Arms Control Is Not Dead Yet
Arms Control Is Not Dead Yet
America Should Pursue Parallel Nuclear Negotiations With China and Russia
Nearly every week since taking office in January, U.S. President Donald Trump has had something to say about controlling nuclear weapons. In comments to Fox News in March, for example, he referred to these weapons as “big monsters” and the world’s “greatest existential threat,” lamenting that the United States spends “all this money on something that, if it’s used, it’s probably the end of the world.” The president’s interest is fortuitous. Amid the turbulence of his administration, on this particular matter, Trump’s inclination toward nuclear restraint could push him to negotiate real restrictions—at a time when the world badly needs such measures to succeed.
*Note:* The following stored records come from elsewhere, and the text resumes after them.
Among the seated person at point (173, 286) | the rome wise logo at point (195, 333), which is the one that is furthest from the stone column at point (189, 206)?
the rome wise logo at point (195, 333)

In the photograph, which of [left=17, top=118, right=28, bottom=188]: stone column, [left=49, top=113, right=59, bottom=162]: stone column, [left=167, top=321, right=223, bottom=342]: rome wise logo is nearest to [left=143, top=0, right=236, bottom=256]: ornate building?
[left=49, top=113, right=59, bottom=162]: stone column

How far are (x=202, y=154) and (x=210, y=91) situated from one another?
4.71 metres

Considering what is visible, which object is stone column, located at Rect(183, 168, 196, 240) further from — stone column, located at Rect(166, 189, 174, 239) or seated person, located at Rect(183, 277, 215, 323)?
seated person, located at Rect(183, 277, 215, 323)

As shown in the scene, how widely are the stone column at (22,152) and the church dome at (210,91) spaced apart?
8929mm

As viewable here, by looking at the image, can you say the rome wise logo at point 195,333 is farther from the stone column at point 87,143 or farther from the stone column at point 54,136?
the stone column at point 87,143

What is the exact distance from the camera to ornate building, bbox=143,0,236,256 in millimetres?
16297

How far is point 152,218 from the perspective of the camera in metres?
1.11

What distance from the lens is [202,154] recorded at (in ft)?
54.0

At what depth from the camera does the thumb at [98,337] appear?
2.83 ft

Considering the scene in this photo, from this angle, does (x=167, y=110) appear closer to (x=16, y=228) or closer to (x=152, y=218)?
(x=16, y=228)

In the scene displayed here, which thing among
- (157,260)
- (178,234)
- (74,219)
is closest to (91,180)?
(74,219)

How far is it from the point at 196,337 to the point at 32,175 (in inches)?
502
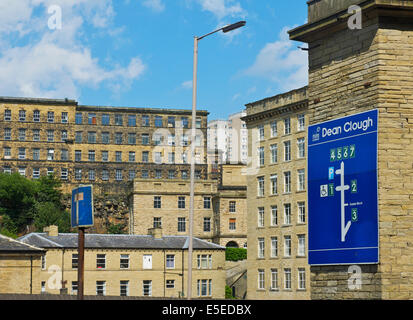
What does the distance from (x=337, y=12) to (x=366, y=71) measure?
2168 mm

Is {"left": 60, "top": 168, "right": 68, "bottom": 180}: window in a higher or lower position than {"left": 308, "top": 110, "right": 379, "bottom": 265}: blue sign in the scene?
higher

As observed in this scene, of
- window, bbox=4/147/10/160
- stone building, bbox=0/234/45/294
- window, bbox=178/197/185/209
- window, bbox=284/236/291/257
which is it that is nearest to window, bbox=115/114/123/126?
window, bbox=4/147/10/160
Nuclear arms control is dying. The 2010 New START Treaty is the only remaining nuclear arms control agreement between the United States and Russia. New START, for which I led negotiations on the U.S. side, limits the number of nuclear warheads, missiles, and launchers each country can deploy and includes various mechanisms to verify implementation. But it is due to go out of force in less than a year, in February 2026. And its efficacy has already been weakened. Russian President Vladimir Putin declared in February 2023, a year after his full-scale invasion of Ukraine, that Moscow would cease to implement the treaty as long as the United States continued to assist in Ukraine’s defense—linking the fate of nuclear arms control to an extraneous issue for the first time in the nearly 60 years of nuclear negotiations between Moscow and Washington. The Kremlin has been unwilling to engage in any kind of nuclear discussion ever since.